Increase and change in student needs

I don’t need to get into data about the academic and emotional impacts of the pandemic on our students. This has been well documented by experts everywhere and it’s not just “hype,” it’s real. Our kids are not the same as they were pre-2020 and it will likely take many years before they are “caught up” to their pre-pandemic peers. Both special education and general education students are struggling with attention, executive functioning, resilience, confidence, depression and anxiety. This is on top of the “learning gaps” in curricula content. Being able to pay attention during class is harder than it was before. Keeping materials organized is harder than it was before. Having stamina for learning new material, and not giving up when it’s challenging is harder than it was before. For some students, just keeping their head off the desk is a win. For some students, staying in the classroom for a full class period is a win. For some students, being in school at all is a win. Our kids are going to get there, but we’ve got a ways to go.

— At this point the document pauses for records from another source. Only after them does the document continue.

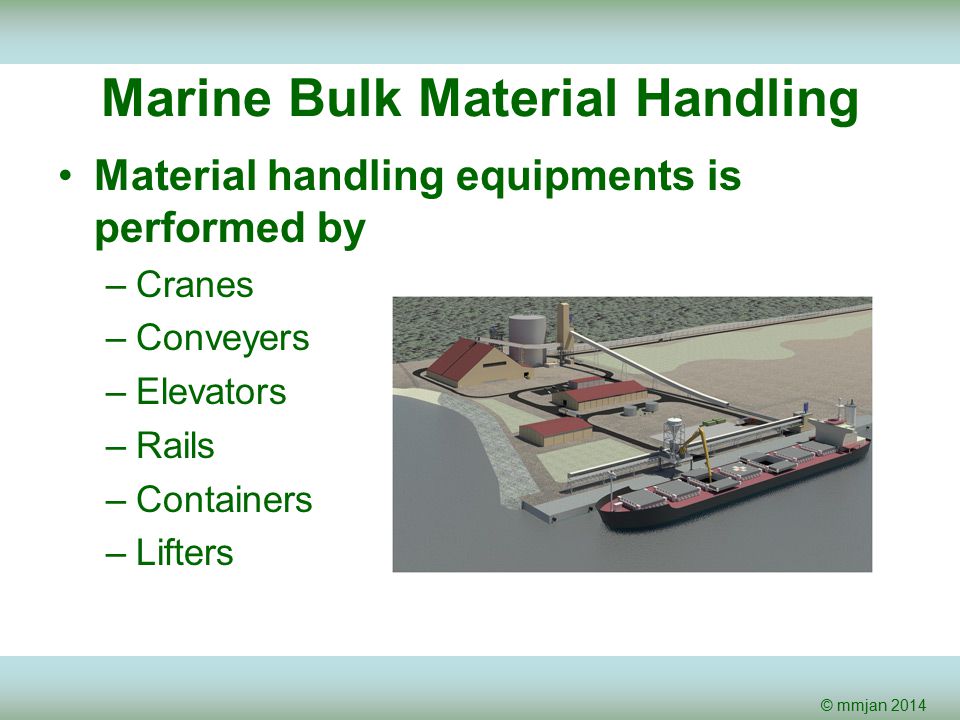 Marine Bulk Material Handling

• Material handling equipments is performed by

– Cranes
– Conveyers
– Elevators
– Rails
– Containers
– Lifters

© mmjan 2014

I can only speak for what the Athena K-12 auditors would have seen in my classroom during their brief visits last year, but I imagine it is incredibly similar to what they would see in other rooms. During a lesson, my learning specialist bounced back and forth between three students trying to keep them awake, trying to get them to put their phone away, trying to keep them from playing video games on their Chromebooks, trying to help them find a pencil or a sheet from their binder, trying to help them function as eighth-grade students who, at the very least, will not disrupt the learning environment of their classmates. In fact, the Athena auditor said to me that one of our students was in need of 1:1 to support and asked why they didn’t have it. They also saw me trying to work with the other four or five special education students in the class who needed help along with the 18 additional students who may need or want a check-in or positive feedback (no evidence of a 14:1 student to teacher ratio anywhere in this school). If this is what they saw my learning specialist doing, they would have seen him doing everything he could to keep that class running and to engage these students as best as he could. Every one of these special education students were reading well below grade level, which I’m sure contributed to the behavioral challenges.

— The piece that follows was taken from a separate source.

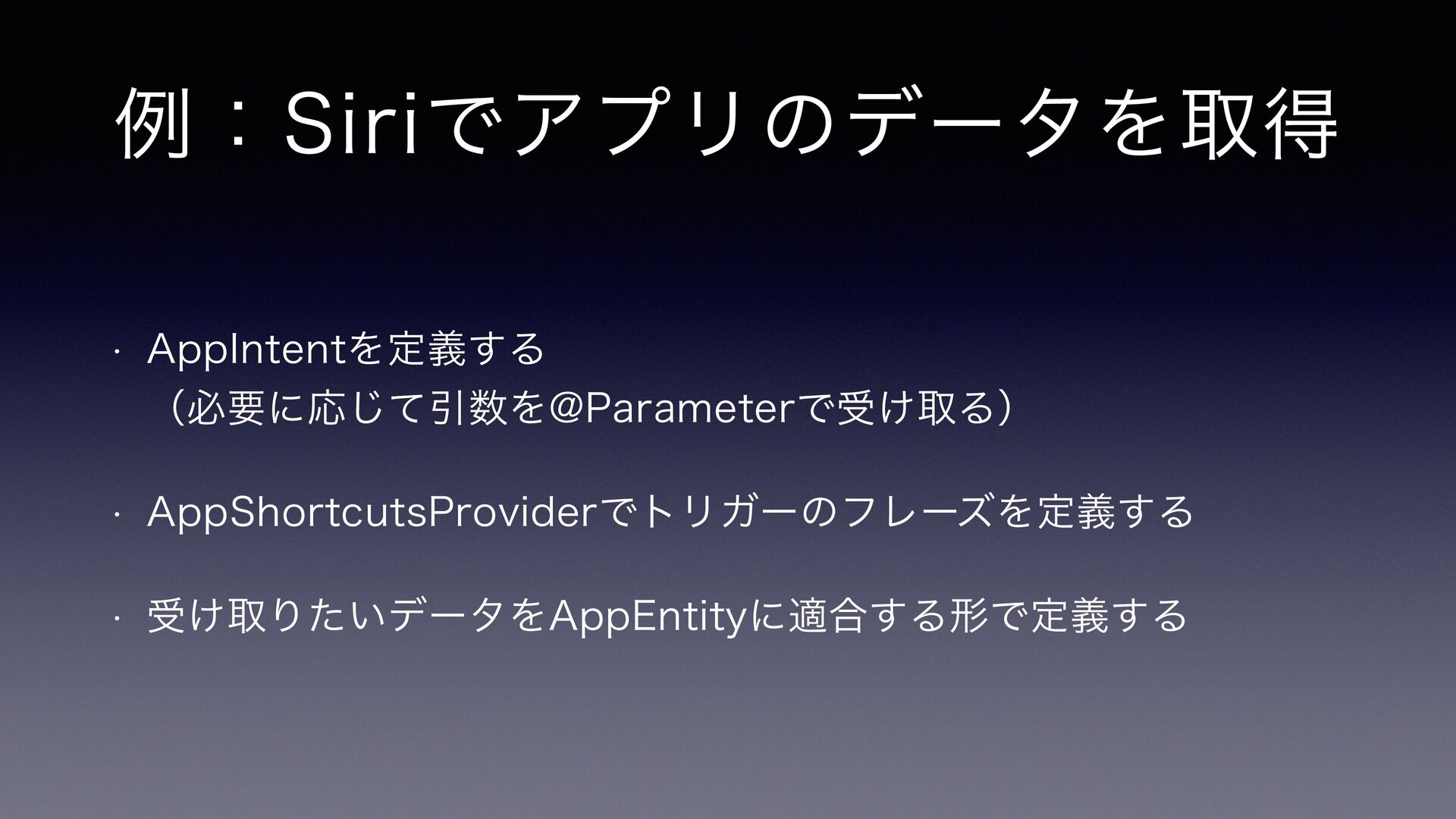 例：Siriでアプリのデータを取得

• AppIntentを定義する
（必要に応じて引数を@Parameterで受け取る）

• AppShortcutsProviderでトリガーのフレーズを定義する

• 受け取りたいデータをAppEntityに適合する形で定義する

In regards to the “three-year study” by Scimone Consultants, I have to wonder how valid a study was that was started in 2019 and ended in 2022. I’m sure everyone on the School Committee remembers that the 2019-20 school year went remote in March, the 2020-21 school year would not have allowed for visitors in buildings and kids were in school every other day, and the 2021-22 school year was perhaps the most challenging in history. I can’t imagine that anything they witnessed was typical or that drawing conclusions on much would be useful.

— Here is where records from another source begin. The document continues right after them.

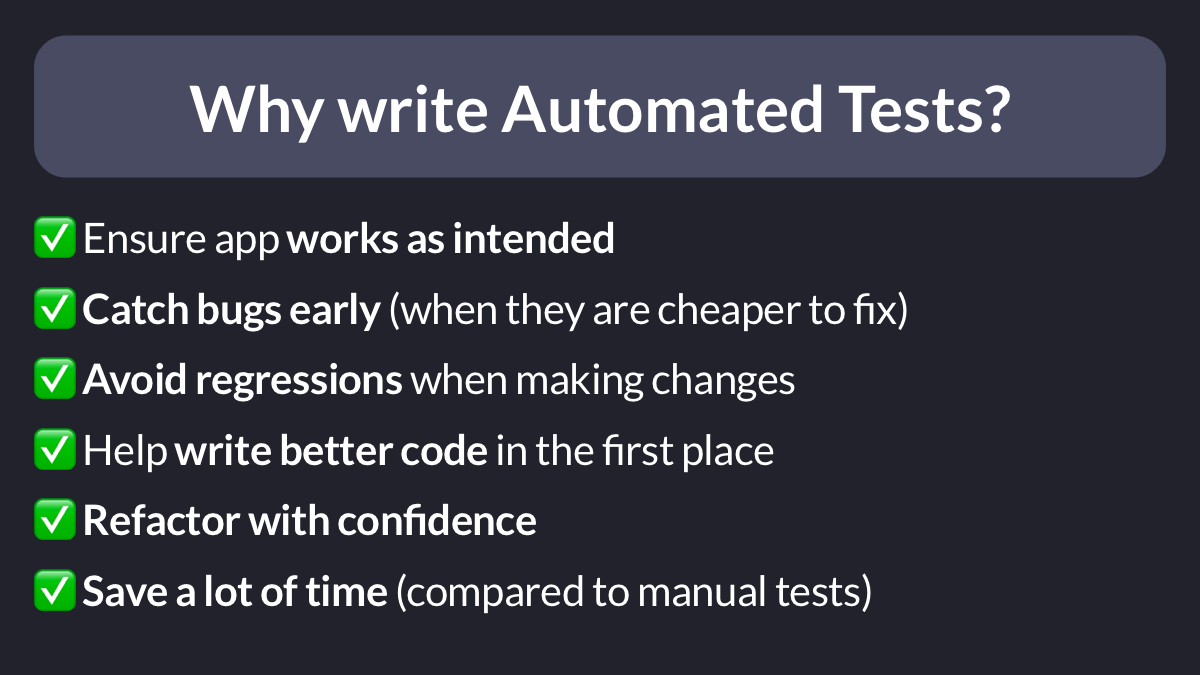 Why write Automated Tests?

✅ Ensure app works as intended

✅ Catch bugs early (when they are cheaper to fix)

✅ Avoid regressions when making changes

✅ Help write better code in the first place

✅ Refactor with confidence

✅ Save a lot of time (compared to manual tests)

In closing, I will refer again to Carol’s School Committee remarks. In defense of her request for three special education directors, she stated that she “wants support for co-taught classrooms” and that “on her watch” students have to perform better. She has stated many times that “we don’t know why the kids aren’t performing well. But we need these directors to get in there and figure out why.” We want support for our co-taught classrooms, too. We want our students to do their very best because we know how important it is that they grow and succeed. The difference is that we, the teachers of this district, already know the “why.” The problem is that administration is not asking and certainly is not listening. We have shared all of this and more with both Carol Cavanaugh and Karen Zaleski but it is being ignored. I am imploring you, School Committee members, to listen when a teacher tells you what their students need.